▸ STATED EXERCISE A: Duplicate the passage in the Wes Clark essay from "Silver-haired Southern Generals" to "and independent-minded province.".
▸ STATED EXERCISE B: In the Wes Clark essay, at what event were hundreds of people seen wearing Bernie stickers?
▸ STATED EXERCISE C: Pick up the Wes Clark essay after its final sentence and write what comes next.

▸ GIVEN TEXT:
§ §
Suddenly a Southern General: Wes Clark Is The Last Best Hope for the Democratic Party
by Bernie Quigley - for WesPAC, 9/17/2006
When Wesley Clark arrived in Concord, New Hampshire, to sign the book and officially enter the New Hampshire primary, there were few on hand to greet him. But it was a wonder that anyone was there at all.
Silver-haired Southern Generals had less than made their mark here in New England’s north country where New Hampshire, Vermont and Maine blend into their own distinct and independent-minded province.
We get Willy Nelson today in Bernie’s TV ads. Everyone calls Vermont’s Senate candidate Bernie Sanders by his first name as he is one of us. (I think Bernie’s got it. At the Tunbridge farm fair in Vermont yesterday, I saw hundreds of people wearing Bernie stickers and only one wearing a Tarrant sticker and that was Tarrant.) And in truth, Willy seems more likely to belong here. But a Southern General? As time passed us by like a river which brought us here then headed South, then Southwest and West and across the Pacific on its auspicious American journey, we’d all but forgotten our soldiers.
Joshua Chamberlain, who with a small band of Down Easters, out of ammo and alone at the peak of Cemetery Ridge, turned a page of world history, but is forgotten today in Maine and even despised. And Robert Gould Shaw, buried on the battlefield with his African-American men at the request of his Boston Blue-Blood father, is passed unnoticed by tourists and New England visitors alike on their way to the Duck Pond and the Make Way for Ducklings statuary in Boston Common.
§ §
▸ DATASET RECORDS:
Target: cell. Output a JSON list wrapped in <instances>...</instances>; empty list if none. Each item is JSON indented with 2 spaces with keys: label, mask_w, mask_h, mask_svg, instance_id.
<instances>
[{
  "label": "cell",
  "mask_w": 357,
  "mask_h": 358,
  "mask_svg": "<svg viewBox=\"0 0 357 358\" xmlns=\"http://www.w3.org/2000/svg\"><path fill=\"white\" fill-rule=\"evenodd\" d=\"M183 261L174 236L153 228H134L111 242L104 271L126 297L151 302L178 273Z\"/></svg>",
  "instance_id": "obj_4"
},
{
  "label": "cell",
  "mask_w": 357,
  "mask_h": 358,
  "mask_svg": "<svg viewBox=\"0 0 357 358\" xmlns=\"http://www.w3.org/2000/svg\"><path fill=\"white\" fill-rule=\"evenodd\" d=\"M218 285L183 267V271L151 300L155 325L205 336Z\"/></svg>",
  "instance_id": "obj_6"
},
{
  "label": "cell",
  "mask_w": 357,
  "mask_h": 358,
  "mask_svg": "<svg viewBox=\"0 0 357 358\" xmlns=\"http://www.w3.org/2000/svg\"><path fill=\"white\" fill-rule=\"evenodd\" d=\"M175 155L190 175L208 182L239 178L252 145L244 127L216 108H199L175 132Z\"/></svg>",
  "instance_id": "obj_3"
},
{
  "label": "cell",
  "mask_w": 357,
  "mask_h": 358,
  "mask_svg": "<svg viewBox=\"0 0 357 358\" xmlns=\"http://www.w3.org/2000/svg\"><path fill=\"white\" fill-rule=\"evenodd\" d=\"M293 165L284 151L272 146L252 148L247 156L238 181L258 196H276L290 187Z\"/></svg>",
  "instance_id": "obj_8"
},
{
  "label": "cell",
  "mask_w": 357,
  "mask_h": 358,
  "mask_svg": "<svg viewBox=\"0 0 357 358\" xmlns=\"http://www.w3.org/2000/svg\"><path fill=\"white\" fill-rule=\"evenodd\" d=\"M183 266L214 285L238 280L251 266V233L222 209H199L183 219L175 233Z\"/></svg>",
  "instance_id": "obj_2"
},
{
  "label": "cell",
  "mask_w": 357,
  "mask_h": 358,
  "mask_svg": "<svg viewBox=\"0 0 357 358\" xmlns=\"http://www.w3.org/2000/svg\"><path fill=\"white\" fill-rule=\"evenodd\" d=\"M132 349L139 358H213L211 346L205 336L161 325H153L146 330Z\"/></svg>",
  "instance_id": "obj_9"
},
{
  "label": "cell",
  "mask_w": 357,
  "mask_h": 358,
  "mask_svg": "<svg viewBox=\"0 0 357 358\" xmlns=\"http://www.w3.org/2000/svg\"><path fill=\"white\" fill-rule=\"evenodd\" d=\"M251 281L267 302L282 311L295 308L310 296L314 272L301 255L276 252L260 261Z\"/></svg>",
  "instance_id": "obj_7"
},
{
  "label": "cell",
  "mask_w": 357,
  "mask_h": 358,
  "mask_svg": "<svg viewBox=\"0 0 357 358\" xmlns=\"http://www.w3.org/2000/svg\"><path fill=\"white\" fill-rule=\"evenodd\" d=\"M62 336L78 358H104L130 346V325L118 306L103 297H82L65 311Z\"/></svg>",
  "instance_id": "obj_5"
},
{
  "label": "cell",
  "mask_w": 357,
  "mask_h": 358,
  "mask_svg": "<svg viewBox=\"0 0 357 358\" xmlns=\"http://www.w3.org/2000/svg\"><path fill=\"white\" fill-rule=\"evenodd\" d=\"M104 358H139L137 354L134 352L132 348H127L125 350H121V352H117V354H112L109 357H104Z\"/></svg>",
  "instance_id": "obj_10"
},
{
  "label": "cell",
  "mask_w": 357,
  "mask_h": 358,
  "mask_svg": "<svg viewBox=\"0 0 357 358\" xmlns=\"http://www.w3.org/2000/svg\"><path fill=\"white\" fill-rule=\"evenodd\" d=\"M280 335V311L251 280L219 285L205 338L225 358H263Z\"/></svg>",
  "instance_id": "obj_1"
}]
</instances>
§ §
▸ WRITTEN ANSWER A:
Silver-haired Southern Generals had less than made their mark here in New England’s north country where New Hampshire, Vermont and Maine blend into their own distinct and independent-minded province.

▸ WRITTEN ANSWER B: At the Tunbridge farm fair in Vermont.

▸ WRITTEN ANSWER C:
I’ll say this bluntly: If you were raised in New England at the end of World War II you would be taught that soldiers are bad (and Southern Generals the worst of all). Necessary sometimes, but not something you would aspire to be yourself. That would be mostly for guys from Texas. Or Arkansas.
All of our uncles and family people had served – in Mark Clark’s army in southern Europe, in General Patton’s tank corp – but in New England, the season had changed.
Some generational theorists suggest it changed at a very specific moment at the Newport Folk Festival about two minutes away from my high school, when the howling lament of the young Triskster and generational waif, Bob Dylan, traveled his lonesome road from Minnesota’s border land wilderness to our little town. His first voice, raw and apocalyptic, would ring of Changing Times and echo the sentiments of John F. Kennedy’s speech writer, Ted Sorensen, particularly the great speech about the “new man of the Sixties,” Kennedy gave in Los Angeles when he accepted the Democratic nomination. It would electrify a new generation.
Kennedy was dead before that age could awaken and the mood darkened with his assassination. A different age would open when our eloquent and volatile Magical Animal changed from a wooden guitar to one electric at Newport. A year or two later when my only high school friend to willingly enter military service was killed in Vietnam, his death was marked only by the aging; veterans of the Legion Hall and the generous town people of the Lion’s Club.
It was not a good season for war. We’d seen too much of it. Raymond Aaron had called it a century of Total War. And with the advent of nuclear weapons, the world had changed intrinsically. The great physicist Wolfgang Pauli made the claim that the human psyche itself had changed; that is had been shattered and maybe destroyed.
But there was innocence to our American endeavors. French liberated by American soldiers at Normandy commented on how free and almost childlike our soldiers were. Andre Malraux, who admired our newness in the world, once said we were the first people to become first in the world without wanting to be. We’d been cast there by fate and circumstances, and the elegance, élan and style – Norman Mailer called it “animal grace” – of Jack Kennedy and his astonishing wife Jackie (who’d read Malraux and brought him to the White House) brought an awakening to the world and a turning of the page in history.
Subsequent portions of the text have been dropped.